El propio Koakowski en un texto de 1977, Las raíces marxistas del estalinismo, había perfilado el debate y sus exactas preguntas. Allí, a pesar de reconocer que «Marx nunca escribió nada respecto de que el reino socialista de la libertad consistiría en el gobierno despótico de un partido», defendía la tesis de que el socialismo inexorablemente estaba vinculado al totalitarismo, de que "todo intento por aplicar los valores básicos del socialismo marxista tendería a generar una organización política de características indudablemente análogas a la estalinista".
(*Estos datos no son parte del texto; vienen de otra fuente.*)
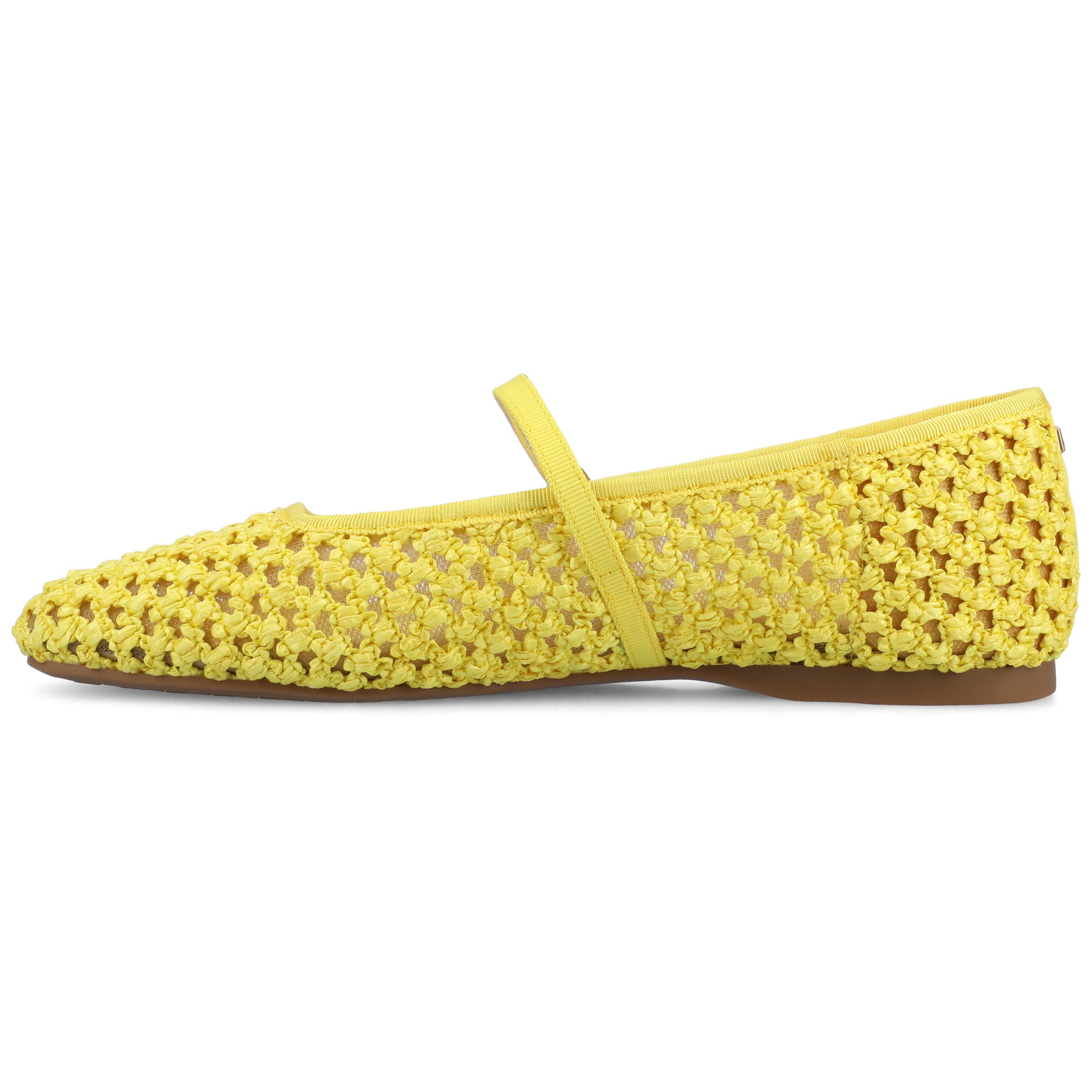 The Hummingbird Mary Jane, Alternate, color, Sunflower Openweave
A mi parecer, el filósofo polaco, no excesivamente competente en teoría social, aunque realizaba las preguntas correctas, no atinó con su respuesta. Demasiado rotunda para los argumentos aportados. Me quedo con otra, de uno de los más exquisitos filósofos políticos de los últimos cincuenta años, Gerald A. Cohen, catedrático en Oxford, en el prólogo a un libro que coedité, con Roberto Gargarella, que tenía precisamente por título, Razones para el socialismo: "¿Deberíamos concluir que lo que creíamos que era bueno, la igualdad y la comunidad, en realidad, no era bueno? Tal conclusión, aunque es una a la cual se llega frecuentemente, es una locura. Las uvas pueden estar realmente verdes, pero el hecho de que la zorra no las alcance no nos demuestra que lo estén. ¿Deberíamos concluir, en cambio, que cualquier intento de producir este bien particular debe fracasar? Sólo si pensamos que sabemos que ésta era la única forma de hacerlo posible, o que lo que hizo fracasar este intento hará fracasar cualquier otro, o que, por alguna( s) otra( s) razón( es), cualquier intento fracasará. Creo, en cambio, que no sabemos ninguna de estas cosas".
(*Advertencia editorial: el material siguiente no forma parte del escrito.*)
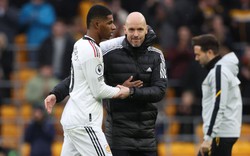 Phạt Rashford vì vô kỷ luật, HLV Ten Hag vẫn khen ngợi học trò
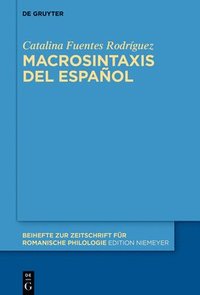 bokomslag Macrosintaxis del Español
Si las cosas son de ese modo, la diferencia, la importante diferencia, entre fascismo y comunismo radica, en su presentación más abrupta, en la elegida barbarie en los fines del primero y la resignada barbarie en los medios. Por supuesto, eso no excluye la posibilidad de que la barbarie en los medios, la que, por ejemplo, lleva a levantar campos de reeducación para forjar hombres nuevos, pueda resultar, de facto, más cruel que la barbarie en los fines. Eso sí, la crueldad de los fines no contempla ni siquiera las dudas, sobre todo, si, como sucede con el fascismo, se combina con la barbarie en los medios.

Los socialistas que no han abandonado el compromiso racionalista defienden que la barbarie de los medios no es inevitable, que no hay una contradicción insuperable entre los ideales de la revolución francesa, que no otra cosa es el socialismo, y las instituciones llamadas a su realización radical. Algunos esperamos que no exista esa contradicción.

Pero también sabemos que la expresión de un deseo no es un argumento.

Félix Ovejero es profesor de Ética y Economía de la Universidad de Barcelona. Su último libro es La deriva reaccionaria de la izquierda (Página Indómita).